Unfortunately, presentations on this and other topics often are heavy on buzzwords that don’t actually contribute value or advance understanding. As the aforementioned session came to a close, the session transitioned into the Q&A portion – which subsequently happened to be the same time I lost more hope for our fellow cybersecurity aficionados after hearing some of the questions asked. Below are just a few of them:
After walking out of the session and regaining consciousness, I decided to take a little time out of my day to bring awareness to Zero-Trust Architecture and demystify what it means. First and foremost, ZTA is NOT a new technology. As illustrated by Palo Alto’s Cyberpedia article, achieving Zero Trust is often perceived as costly and complex. However, Zero Trust is built upon your existing architecture and does not require you to rip and replace existing technology. There are no Zero Trust products. There are products that work well in Zero Trust environments and those that don't.
Zero Trust is the term for an evolving set of network security paradigms that move network defenses from wide network perimeters to narrowly focusing on individual or small groups of resources. A ZTA strategy is one in which there is no implicit trust granted to systems based on their physical or network location (i.e., local area networks vs. the internet). In layman’s terms, the basic principles of zero-trust are:
- Assume the network is always hostile
- External AND internal threats are always present
- Internal networks are not sufficient to equally trusted
- Every device, user, and network flow MUST be proven
- You must log and inspect ALL traffic
These security principles are a stark contrast to what most organizations currently implement, which is perimeter-based security, which adopts the following basic security principles:
- Internal access is trusted
- External access is untrusted
The major shortcomings of perimeter-based security are that:
- Inside access is not always friendly
- Modern attacks are inside-out, rather than outside-in
- Trusted systems bring attackers in
- Internal access is more loosely regulated
Most organizations go a step further and implement logical segmentation, such as separating different organizational components within their own subnets, implementing a demilitarized zone (DMZ), Web Application Firewall (WAF) and more. However, this approach is starting to show its age as the foundation of perimeter-based security primarily follows “trust and verify,” which is fundamentally different from ZTA’s paradigm shift of “verify, and then trust.”
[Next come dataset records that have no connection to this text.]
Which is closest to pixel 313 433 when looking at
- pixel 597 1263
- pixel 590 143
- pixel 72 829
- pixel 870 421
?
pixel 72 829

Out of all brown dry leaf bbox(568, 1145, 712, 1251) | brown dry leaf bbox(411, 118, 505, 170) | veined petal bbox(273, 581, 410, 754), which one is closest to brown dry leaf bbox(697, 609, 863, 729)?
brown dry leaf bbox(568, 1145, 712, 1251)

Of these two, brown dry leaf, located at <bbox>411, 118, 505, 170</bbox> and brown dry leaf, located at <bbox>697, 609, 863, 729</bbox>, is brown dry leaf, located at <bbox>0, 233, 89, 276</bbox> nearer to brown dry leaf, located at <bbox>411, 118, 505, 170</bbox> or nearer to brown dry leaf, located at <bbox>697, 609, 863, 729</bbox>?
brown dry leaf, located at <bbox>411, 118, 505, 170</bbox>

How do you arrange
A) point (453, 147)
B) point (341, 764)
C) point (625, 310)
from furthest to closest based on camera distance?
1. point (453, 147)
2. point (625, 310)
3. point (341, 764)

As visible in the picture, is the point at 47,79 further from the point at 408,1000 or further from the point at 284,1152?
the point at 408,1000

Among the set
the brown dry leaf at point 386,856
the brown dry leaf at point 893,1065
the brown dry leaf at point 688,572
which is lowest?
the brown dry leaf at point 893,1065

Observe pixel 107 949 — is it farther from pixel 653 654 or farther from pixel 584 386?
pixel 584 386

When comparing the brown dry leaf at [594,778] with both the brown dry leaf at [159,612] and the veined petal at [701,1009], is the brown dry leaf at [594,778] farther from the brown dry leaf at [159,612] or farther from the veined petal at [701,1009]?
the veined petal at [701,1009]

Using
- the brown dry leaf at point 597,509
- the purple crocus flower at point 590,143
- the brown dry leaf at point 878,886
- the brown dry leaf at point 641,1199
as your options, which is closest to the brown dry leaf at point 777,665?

Another fundamental concept that pairs well with ZTA is Trust Over Time (TOT), which essentially boils down to the notion that risk to systems and assets increase over time and need to be refreshed, due to deviations from the baseline. To reduce the operational risk over time, activities such as rotating credentials and replacing certificates will limit compromise and reuse.
ZTA is essentially asking us to authenticate and encrypt all traffic – end-to-end. Everywhere and anywhere. For ZTA to be implemented properly, encryption cannot simply be perimeter-based. Encryption is required at either the device or application. Endpoints should be configured to drop anything not encrypted. This is quite a tall order and has the potential to interrupt or completely break an operational process or technical mechanism depending on the implementation and environment. Justin Henderson from the SANS Institute does a great job going into further detail in his SEC 530 webcast seminar and provides further examples of leveraging your current technology stack to implement ZTA.
In summary, achieving Zero-Trust does not require adoption of any new technologies. It’s simply a new approach to cybersecurity to “never trust, always verify,” or to eliminate any and all trust, as opposed to the more common perimeter-based security approach that assumes user identities have not been compromised, all human actors are responsible and can be trusted. The concept of trusting anything internal to our networks is fundamentally flawed as evidenced by all the data breaches in the news, with most of the breaches caused by misuse of privileged credentials.